The disclosure included the following paragraph:
“Please note: Nothing contained herein should be construed as legal advice or guidance. Employers should consult their own counsel about their compliance responsibilities under the FCRA and applicable state law. First Advantage expressly disclaims any warranties or responsibility or damages associated with or arising out of information provided herein.”
In 2019, Hebert sued on behalf of a class of individuals that the company had procured or caused to procure a consumer report in the preceding five years.
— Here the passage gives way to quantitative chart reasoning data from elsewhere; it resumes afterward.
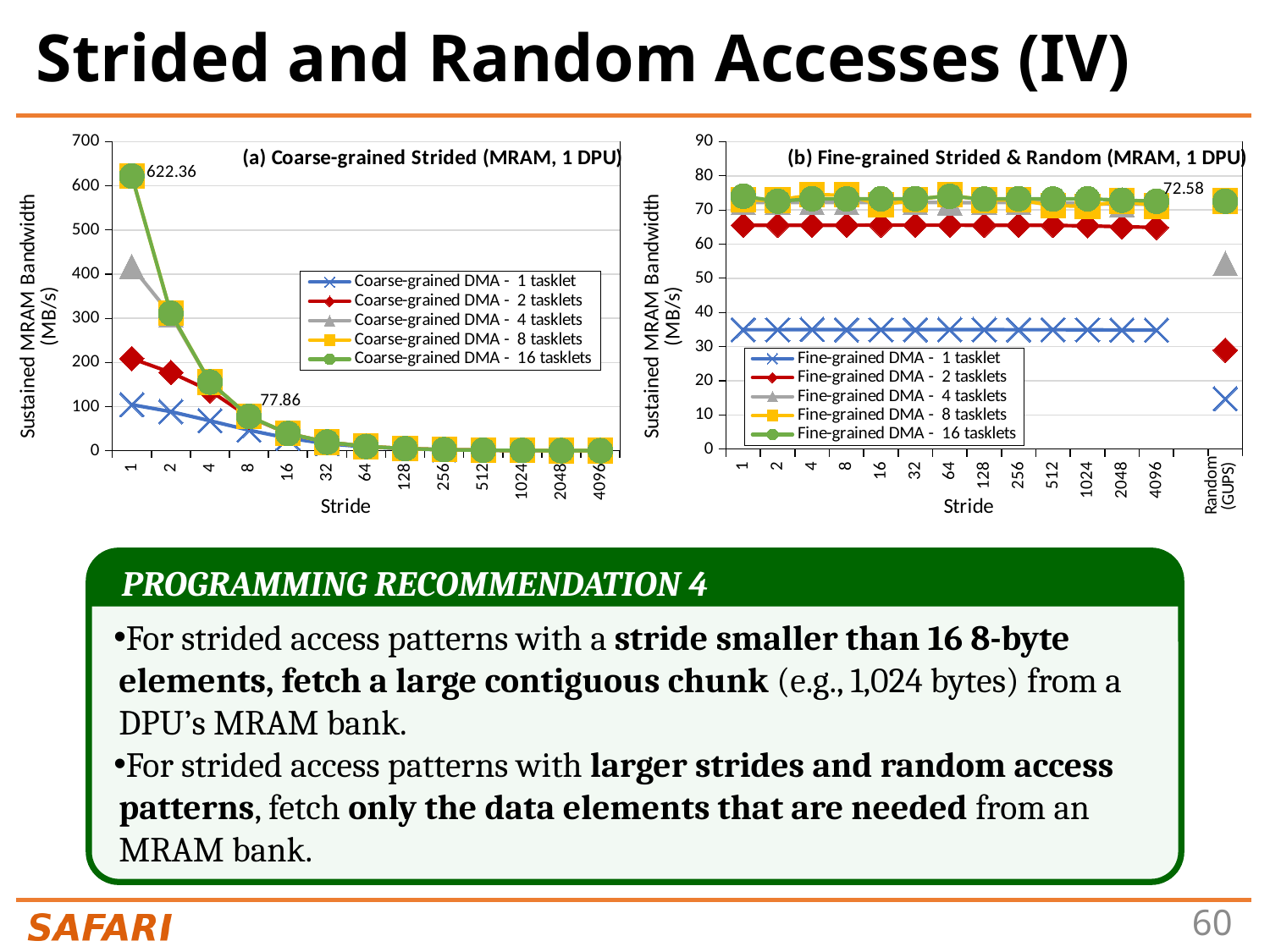
In chart (a) Coarse-grained Strided, do the bandwidth values rise or fall as the stride increases? Fall What kind of chart is chart (a) Coarse-grained Strided (MRAM, 1 DPU)? Line chart In chart (b) Fine-grained Strided & Random, is the value for Fine-grained DMA - 1 tasklet at stride 1 greater or less than 40? less In chart (b) Fine-grained Strided & Random, at Random (GUPS), which is larger: Fine-grained DMA - 4 tasklets or Fine-grained DMA - 2 tasklets? Fine-grained DMA - 4 tasklets In chart (a) Coarse-grained Strided, at which stride does the Coarse-grained DMA - 16 tasklets series reach its highest bandwidth? 1 In chart (b) Fine-grained Strided & Random, is the value for Fine-grained DMA - 1 tasklet at Random (GUPS) greater or less than 20? less What is the y-axis label of chart (a) Coarse-grained Strided? Sustained MRAM Bandwidth (MB/s) In chart (a) Coarse-grained Strided, what is the labelled value of the Coarse-grained DMA - 16 tasklets series at stride 1? 622.36 How many stride categories are shown on the x axis of chart (a) Coarse-grained Strided? 13 How many categories are shown on the x axis of chart (b) Fine-grained Strided & Random, including Random (GUPS)? 14 How many series does the legend of chart (b) Fine-grained Strided & Random (MRAM, 1 DPU) list? 5 In chart (b) Fine-grained Strided & Random, what is the labelled value of the Fine-grained DMA - 16 tasklets series at stride 4096? 72.58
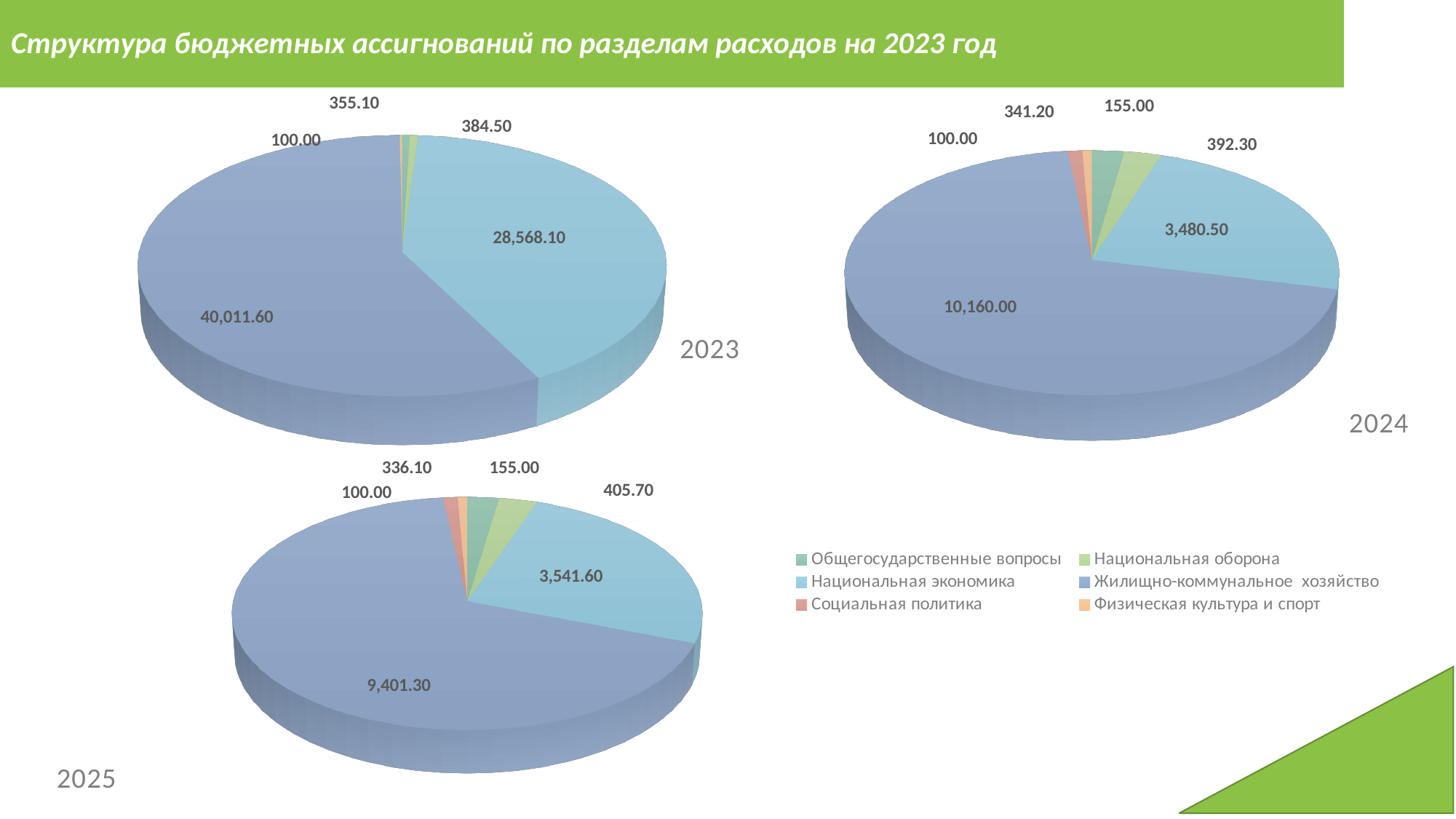
In the 2025 pie chart, what is the value for Национальная экономика? 3,541.60 In the 2024 pie chart, what is the value for Жилищно-коммунальное хозяйство? 10,160.00 In the 2023 pie chart, what is the value for Жилищно-коммунальное хозяйство? 40,011.60 In the 2023 pie chart, what is the difference between Жилищно-коммунальное хозяйство and Национальная экономика? 11,443.50 In the 2025 pie chart, which category has the largest slice? Жилищно-коммунальное хозяйство How many categories does the legend list? 6 What kind of charts are shown on the slide? Pie charts In the 2024 pie chart, what is the smallest labeled value? 100.00 In the 2024 pie chart, what is the difference between Жилищно-коммунальное хозяйство and Национальная экономика? 6,679.50 Which is larger: Жилищно-коммунальное хозяйство in the 2024 chart or in the 2025 chart? 2024 In the 2023 pie chart, what is the value for Национальная экономика? 28,568.10 How many pie charts are on the slide? 3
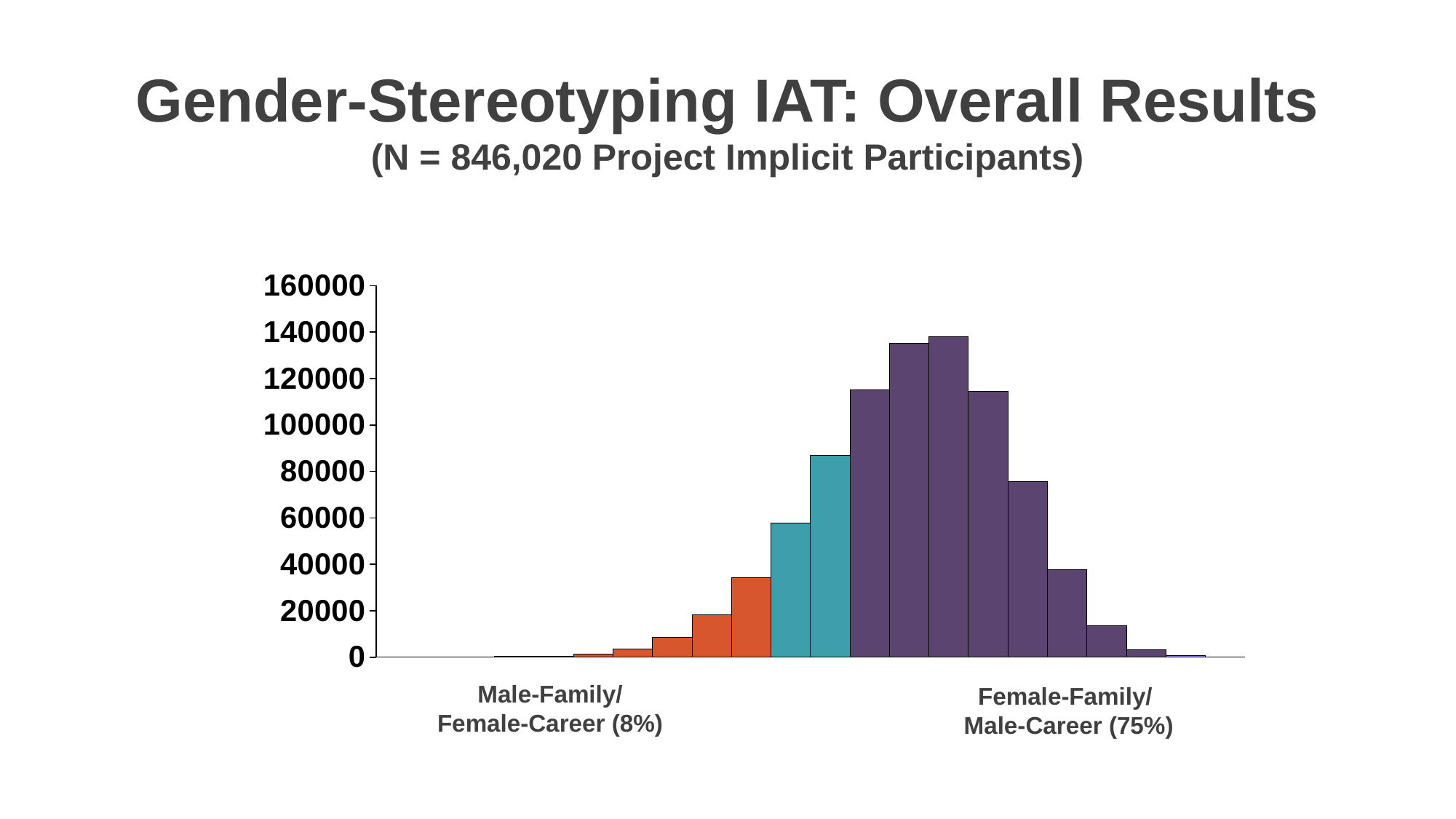
What is the title of the chart on the slide? Gender-Stereotyping IAT: Overall Results Which is larger, the tallest orange bar or the tallest teal bar? the tallest teal bar Which is larger, the tallest purple bar or the tallest teal bar? the tallest purple bar Is the value of the tallest orange bar greater or less than 40000? less What kind of chart is shown on the slide? bar chart What percentage is shown for the Female-Family/Male-Career side of the distribution? 75% What is the highest value shown on the vertical axis? 160000 What percentage is shown for the Male-Family/Female-Career side of the distribution? 8% Do the bar heights rise or fall moving from the tallest bar toward the right end of the x axis? fall Is the value of the tallest teal bar greater or less than 80000? greater How many Project Implicit participants does the subtitle say were included? 846,020 Is the value of the tallest bar greater or less than 120000? greater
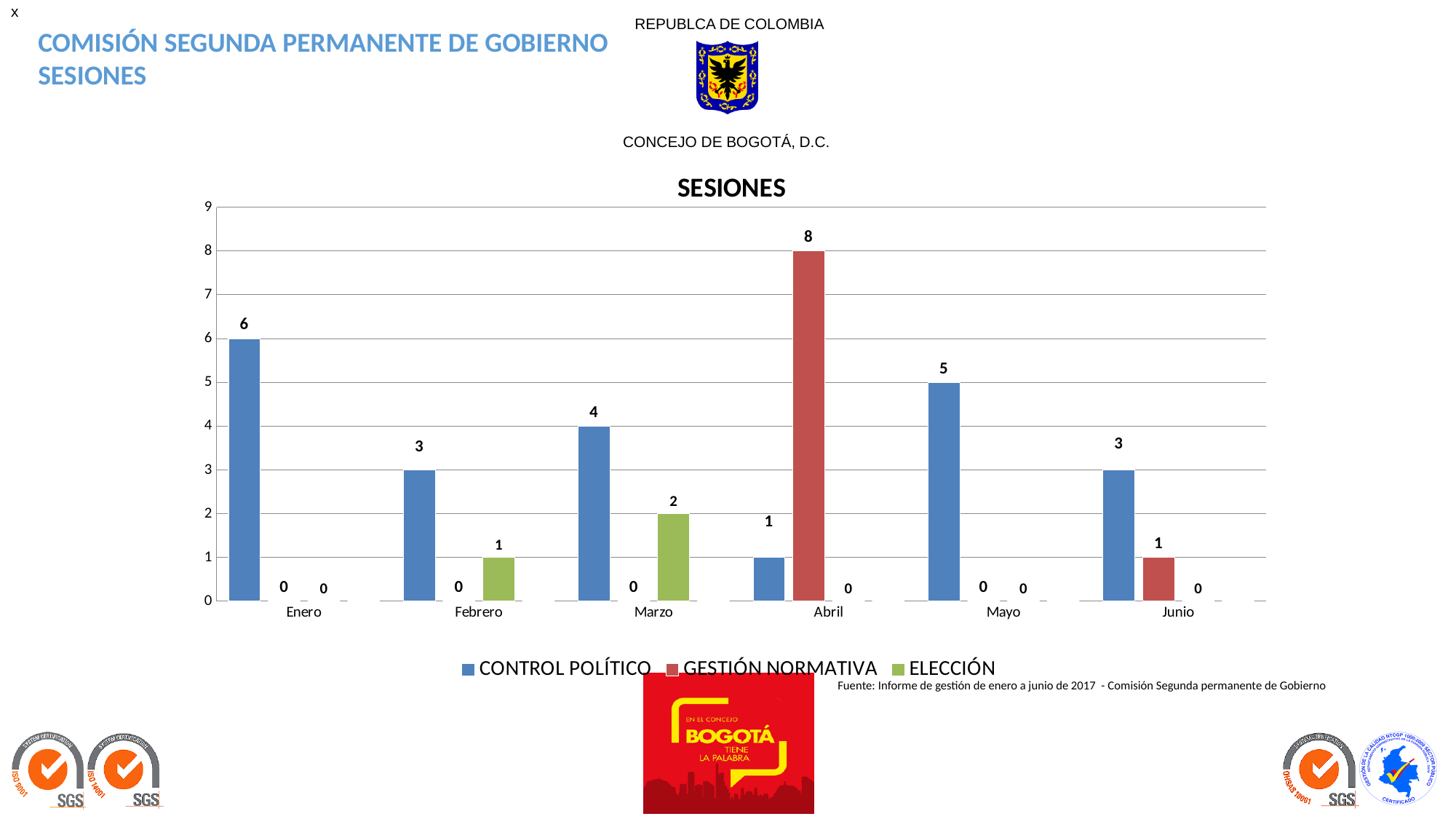
In which month is the CONTROL POLÍTICO value lowest? Abril How many series does the legend list? 3 What is the value for GESTIÓN NORMATIVA in Abril? 8 What is the value for CONTROL POLÍTICO in Mayo? 5 What kind of chart is shown? Bar chart Which is larger: CONTROL POLÍTICO in Marzo or CONTROL POLÍTICO in Febrero? CONTROL POLÍTICO in Marzo What is the value for ELECCIÓN in Marzo? 2 What is the title of the chart? SESIONES What is the value for CONTROL POLÍTICO in Enero? 6 In which month is the CONTROL POLÍTICO value highest? Enero How many months are shown on the x axis? 6 What is the difference between the GESTIÓN NORMATIVA value in Abril and the CONTROL POLÍTICO value in Abril? 7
Hebert alleged that Barnes & Noble willfully violated the standalone disclosure requirement because it included the above extraneous information unrelated to the procurement of the disclosure.
Barnes & Noble filed a motion of summary judgement, alleging that the extraneous language was a result of a drafting error that occurred while Barnes & Noble was revising the disclosure to make sure it complied with the FCRA.
In their motion for summary judgement, Barnes & Noble submitted evidence that First Advantage sent its latest model disclosure form to a Barnes & Noble manager to reference as a template. The template included a footnote with the above extraneous language. The Barnes & Noble manager sent the template to outside counsel who said the template was generally fine. The footnote remained while in-house and outside counsel revised the language, as they thought the footnote would not be a part of the disclosure form displayed to job applicants. After the revised disclosure form was finalized, the Barnes & Noble manager sent the form to First Advantage, with the extraneous language included. The disclosure was uploaded to First Advantage’s website and was displayed to job applicants as a part of Barnes & Noble’s employment application process when it went live on its website.
The trial court entered judgement for Barnes & Noble. It reasoned that Hebert could not establish willfulness because the facts showed the extraneous language was nothing more than a mistake. Hebert appealed.
The Court of Appeal reversed the trial court. It reasoned that the issue of whether Barnes & Noble was willful in violating the FCRA was a question for the jury. The Court of Appeal also held that Hebert introduced evidence that at least one of Barnes & Noble’s employees was aware that the extraneous language would be included in the disclosure form when he sent it to First Advantage before it went live on its website. The Court of Appeal also reasoned that a jury could find recklessness because of Barnes & Noble’s continuous use of the allegedly problematic disclosure, which it used for nearly two years, suggests Barnes & Noble had no proactive monitoring system in place to ensure its disclosure was FCRA-compliant.
Hebert v. Barnes & Noble, Inc. (2022) 78 Cal.App.5th 791.
The FCRA imposes stringent requirements for employers who obtain consumer reports through consumer reporting agencies. Consumers who prevail in lawsuits against employers for violations of the FCRA can obtain actual damages, attorneys’ fees, and putative damages for any willful violations of the Act. This case shows the importance of working with a consumer agency and counsel to ensure compliance with the FCRA.